Greenspan & The S&P
“In the U.S. stock market, EPS this year may be nearly 30% above 2007’s level, yet share prices are just over 10% higher than 2007’s peak.” taken from a private banking report.
What a nice way to look at it because that is how Alan Greenspan feels as well.
In an interview on Bloomberg and CNBC, Greenspan voiced that stock prices are barely above their 2007 levels and have more momentum to the upside which is absolutely true using most traditional methods of analysis such as P/E ratios.
The fact is this.
“the S&P 500 has now rallied 59% over a period of 515 trading days since Oct. 3, 2011, without logging a 10% decline from a high”

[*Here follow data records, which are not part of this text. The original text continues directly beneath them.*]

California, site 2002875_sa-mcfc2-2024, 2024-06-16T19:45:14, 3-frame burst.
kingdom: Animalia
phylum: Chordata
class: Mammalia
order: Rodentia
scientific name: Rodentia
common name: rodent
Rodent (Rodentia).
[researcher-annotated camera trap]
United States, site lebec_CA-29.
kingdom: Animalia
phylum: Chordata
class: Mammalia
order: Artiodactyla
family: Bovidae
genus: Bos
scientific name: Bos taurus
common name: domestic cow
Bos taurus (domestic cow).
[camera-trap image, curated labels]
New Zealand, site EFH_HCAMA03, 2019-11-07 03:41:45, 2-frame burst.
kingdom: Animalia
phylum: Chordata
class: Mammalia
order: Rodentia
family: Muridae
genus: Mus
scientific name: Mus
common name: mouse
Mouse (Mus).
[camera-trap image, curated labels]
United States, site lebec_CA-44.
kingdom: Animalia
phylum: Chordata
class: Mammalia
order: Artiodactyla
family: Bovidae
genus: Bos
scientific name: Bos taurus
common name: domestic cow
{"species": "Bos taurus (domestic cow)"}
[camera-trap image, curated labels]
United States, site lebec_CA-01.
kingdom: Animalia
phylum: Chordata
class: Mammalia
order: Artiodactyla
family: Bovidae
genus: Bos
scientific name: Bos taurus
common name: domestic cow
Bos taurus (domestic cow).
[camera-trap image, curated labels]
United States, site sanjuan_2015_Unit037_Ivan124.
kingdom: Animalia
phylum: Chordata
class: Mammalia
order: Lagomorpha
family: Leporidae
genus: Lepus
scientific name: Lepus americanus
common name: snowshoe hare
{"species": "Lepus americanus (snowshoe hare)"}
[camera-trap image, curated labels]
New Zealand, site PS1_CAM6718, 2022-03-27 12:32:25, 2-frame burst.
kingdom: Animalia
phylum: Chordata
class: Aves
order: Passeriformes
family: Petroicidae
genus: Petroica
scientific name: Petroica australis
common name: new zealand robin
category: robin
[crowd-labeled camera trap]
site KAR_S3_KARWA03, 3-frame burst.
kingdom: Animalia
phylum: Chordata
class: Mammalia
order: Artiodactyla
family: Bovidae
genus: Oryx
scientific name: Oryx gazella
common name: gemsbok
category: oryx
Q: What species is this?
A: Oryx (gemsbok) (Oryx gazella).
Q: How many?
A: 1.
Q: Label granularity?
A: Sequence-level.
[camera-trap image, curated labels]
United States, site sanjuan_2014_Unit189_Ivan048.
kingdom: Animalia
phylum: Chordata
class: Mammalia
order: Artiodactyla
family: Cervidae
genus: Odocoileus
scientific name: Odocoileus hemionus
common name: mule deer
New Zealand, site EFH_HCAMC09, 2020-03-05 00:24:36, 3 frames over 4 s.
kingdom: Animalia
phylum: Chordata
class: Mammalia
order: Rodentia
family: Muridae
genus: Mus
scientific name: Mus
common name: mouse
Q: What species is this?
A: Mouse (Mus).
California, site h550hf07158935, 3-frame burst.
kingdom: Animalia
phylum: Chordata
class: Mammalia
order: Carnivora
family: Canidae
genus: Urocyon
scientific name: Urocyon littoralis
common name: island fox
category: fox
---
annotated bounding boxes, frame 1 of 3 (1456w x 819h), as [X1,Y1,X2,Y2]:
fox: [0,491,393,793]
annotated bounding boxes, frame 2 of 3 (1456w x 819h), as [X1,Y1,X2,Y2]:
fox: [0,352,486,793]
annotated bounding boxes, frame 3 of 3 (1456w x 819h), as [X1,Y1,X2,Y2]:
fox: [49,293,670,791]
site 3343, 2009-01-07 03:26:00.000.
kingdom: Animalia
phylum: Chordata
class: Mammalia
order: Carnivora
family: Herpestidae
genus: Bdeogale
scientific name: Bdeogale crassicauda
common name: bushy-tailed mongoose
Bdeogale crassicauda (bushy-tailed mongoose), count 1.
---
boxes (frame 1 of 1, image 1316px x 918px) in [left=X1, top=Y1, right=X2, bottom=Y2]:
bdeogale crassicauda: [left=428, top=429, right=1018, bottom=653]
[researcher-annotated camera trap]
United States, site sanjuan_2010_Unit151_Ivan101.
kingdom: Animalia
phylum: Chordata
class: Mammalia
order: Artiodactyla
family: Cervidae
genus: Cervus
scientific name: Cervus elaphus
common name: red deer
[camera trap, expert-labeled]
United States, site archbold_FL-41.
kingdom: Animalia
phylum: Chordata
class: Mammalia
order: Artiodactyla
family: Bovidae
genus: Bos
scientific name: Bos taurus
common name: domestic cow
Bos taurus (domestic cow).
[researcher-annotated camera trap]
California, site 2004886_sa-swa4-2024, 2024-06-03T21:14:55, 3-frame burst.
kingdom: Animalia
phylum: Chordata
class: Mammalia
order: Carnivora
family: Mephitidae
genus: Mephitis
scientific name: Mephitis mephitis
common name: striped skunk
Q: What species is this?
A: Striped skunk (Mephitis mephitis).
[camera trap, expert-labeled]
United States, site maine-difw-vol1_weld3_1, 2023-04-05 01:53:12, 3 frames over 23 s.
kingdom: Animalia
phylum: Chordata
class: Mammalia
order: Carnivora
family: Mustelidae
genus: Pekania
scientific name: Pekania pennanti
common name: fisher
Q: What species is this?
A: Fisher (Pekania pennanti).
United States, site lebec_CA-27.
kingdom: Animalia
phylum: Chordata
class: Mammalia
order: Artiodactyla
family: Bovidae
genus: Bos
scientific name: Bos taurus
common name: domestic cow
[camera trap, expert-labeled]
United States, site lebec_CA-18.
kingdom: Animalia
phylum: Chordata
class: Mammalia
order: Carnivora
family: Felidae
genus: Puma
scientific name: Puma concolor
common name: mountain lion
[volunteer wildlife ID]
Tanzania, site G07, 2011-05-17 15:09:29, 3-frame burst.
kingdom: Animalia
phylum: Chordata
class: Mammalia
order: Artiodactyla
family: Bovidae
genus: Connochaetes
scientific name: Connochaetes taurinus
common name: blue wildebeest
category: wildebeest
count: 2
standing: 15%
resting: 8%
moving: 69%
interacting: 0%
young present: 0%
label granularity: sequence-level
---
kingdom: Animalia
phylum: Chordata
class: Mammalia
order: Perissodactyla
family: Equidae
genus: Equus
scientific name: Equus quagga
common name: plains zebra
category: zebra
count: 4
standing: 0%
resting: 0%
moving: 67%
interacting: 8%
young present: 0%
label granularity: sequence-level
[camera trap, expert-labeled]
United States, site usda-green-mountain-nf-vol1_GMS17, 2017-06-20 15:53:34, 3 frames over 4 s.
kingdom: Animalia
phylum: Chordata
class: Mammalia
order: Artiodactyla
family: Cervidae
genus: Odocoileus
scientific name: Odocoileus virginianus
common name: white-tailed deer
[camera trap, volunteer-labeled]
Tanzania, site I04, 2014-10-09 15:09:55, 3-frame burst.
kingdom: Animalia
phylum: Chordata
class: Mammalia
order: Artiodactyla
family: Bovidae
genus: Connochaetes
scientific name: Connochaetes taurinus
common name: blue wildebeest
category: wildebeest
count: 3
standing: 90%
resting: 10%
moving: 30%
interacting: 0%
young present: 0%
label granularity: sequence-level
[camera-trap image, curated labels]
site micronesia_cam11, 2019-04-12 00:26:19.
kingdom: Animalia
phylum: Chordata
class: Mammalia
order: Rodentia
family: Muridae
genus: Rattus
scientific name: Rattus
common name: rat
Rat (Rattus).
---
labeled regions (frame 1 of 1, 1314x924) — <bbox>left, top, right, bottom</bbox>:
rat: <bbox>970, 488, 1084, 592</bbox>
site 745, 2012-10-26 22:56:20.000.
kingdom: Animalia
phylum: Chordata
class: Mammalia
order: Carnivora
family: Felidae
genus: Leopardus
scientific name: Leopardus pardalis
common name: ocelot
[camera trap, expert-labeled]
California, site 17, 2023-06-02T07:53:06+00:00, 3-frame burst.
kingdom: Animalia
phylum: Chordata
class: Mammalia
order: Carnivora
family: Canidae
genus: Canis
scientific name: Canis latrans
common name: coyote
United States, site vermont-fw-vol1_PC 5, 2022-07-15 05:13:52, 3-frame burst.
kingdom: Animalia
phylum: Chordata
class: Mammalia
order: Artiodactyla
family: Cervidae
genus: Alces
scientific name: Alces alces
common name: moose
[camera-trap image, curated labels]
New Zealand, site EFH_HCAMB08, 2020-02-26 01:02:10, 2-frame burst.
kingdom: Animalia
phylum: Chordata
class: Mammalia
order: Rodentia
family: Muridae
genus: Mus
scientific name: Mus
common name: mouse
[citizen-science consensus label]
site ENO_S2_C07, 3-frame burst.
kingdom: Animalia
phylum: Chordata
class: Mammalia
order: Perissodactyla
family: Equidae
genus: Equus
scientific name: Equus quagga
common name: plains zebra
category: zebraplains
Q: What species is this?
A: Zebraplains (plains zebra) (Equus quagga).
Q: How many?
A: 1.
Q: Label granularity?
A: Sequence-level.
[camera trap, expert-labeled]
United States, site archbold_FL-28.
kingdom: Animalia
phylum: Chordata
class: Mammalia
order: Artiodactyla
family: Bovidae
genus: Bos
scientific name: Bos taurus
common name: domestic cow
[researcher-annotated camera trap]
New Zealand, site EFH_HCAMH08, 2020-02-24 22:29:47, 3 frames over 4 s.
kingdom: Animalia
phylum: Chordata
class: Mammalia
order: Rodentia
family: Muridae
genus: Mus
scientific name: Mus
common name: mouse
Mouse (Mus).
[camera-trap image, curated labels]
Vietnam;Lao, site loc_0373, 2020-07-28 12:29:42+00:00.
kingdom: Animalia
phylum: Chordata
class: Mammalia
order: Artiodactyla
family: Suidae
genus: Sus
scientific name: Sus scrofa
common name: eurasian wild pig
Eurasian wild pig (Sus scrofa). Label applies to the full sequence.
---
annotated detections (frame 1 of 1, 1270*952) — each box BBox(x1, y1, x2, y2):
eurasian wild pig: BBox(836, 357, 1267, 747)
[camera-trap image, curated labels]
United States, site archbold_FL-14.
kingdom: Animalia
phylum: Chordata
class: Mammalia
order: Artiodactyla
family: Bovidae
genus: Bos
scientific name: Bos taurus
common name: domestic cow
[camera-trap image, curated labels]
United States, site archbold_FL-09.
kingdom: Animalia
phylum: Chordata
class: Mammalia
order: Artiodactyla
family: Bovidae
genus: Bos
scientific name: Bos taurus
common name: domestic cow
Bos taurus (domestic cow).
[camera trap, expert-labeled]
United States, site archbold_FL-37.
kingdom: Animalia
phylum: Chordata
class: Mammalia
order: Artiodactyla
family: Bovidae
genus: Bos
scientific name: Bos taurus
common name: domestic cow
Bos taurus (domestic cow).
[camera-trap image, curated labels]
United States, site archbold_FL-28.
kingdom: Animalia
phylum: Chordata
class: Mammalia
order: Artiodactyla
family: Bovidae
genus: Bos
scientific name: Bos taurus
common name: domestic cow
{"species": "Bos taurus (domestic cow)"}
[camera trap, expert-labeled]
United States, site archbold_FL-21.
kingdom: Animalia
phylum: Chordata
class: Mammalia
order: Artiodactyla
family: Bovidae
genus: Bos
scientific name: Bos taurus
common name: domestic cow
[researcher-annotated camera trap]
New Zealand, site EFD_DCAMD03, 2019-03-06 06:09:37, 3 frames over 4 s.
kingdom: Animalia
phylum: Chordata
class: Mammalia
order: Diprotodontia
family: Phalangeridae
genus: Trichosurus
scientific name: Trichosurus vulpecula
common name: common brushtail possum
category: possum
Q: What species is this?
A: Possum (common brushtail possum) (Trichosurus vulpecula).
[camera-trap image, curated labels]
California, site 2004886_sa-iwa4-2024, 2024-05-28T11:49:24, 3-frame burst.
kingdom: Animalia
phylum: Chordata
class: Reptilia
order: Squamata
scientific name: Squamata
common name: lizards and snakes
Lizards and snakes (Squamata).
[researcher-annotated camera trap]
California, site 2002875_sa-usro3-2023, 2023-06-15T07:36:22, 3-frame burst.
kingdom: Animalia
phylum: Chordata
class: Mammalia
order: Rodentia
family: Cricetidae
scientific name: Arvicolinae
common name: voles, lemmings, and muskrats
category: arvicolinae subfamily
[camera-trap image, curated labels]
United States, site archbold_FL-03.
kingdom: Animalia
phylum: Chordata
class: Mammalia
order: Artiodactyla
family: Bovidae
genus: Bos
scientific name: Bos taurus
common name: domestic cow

This is not the first or the longest time it has done so. The longest bull streak without a 10% correction was between Oct 1990 and Oct 1997 for 1,767 days ! So we could have another 5 years to go before a significant correction.
Earnings have been good but revenues not. Only 38% of S&P 500 companies have revenues beating expectations compared to the historical average of 46%.
Which means 1 thing.
Earnings are coming from cost cutting efforts or from funding/leverage costs that is CHEAP due to experimental monetary policy.
And JP Morgan shows that you can still have good earnings from fraud, pay fines and still have good earnings above the EBITA line and the rally goes on.
Muddy Waters going after China’s NQ Mobile Inc this time and I wonder who will go after Greenspan ?
There was once a man named Greenspan
Who said there was no bubble
8 years down and he’s still around
Trying to stir up more trouble
PS : Greenspan’s new book, The Map and the Territory, which I have yet to read admits he was wrong about the markets, omitting to consider “fear” and “euphoria”.